**YOUR OBJECTIVE**
Pull out every line in the data that has the string "this" in it.

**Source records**
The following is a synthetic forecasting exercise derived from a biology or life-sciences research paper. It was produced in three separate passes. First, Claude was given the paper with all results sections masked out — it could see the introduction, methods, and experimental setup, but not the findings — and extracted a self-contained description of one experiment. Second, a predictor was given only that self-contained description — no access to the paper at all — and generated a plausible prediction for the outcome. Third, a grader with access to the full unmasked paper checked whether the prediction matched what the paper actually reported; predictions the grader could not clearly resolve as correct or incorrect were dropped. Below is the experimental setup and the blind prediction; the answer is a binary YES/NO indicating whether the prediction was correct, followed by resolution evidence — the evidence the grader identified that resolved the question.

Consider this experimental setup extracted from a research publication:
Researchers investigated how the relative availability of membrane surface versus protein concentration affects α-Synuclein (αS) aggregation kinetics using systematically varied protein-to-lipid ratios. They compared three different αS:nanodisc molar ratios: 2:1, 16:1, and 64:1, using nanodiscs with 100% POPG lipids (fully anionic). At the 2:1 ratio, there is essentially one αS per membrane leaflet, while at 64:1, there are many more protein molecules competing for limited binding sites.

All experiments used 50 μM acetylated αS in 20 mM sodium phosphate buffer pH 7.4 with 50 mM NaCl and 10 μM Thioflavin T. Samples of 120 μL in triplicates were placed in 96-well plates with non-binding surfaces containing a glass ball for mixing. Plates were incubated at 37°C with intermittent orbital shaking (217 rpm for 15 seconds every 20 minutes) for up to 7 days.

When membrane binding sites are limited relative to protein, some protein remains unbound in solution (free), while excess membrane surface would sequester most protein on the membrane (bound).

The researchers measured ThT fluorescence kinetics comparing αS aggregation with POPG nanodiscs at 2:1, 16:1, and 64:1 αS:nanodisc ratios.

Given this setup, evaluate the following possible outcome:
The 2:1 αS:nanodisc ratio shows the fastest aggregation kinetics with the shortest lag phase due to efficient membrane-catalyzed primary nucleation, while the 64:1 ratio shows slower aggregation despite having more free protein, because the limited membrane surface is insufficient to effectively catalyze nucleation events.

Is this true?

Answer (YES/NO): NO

**ANSWER BELOW**
Consider this experimental setup extracted from a research publication:
Given this setup, evaluate the following possible outcome:
Is this true?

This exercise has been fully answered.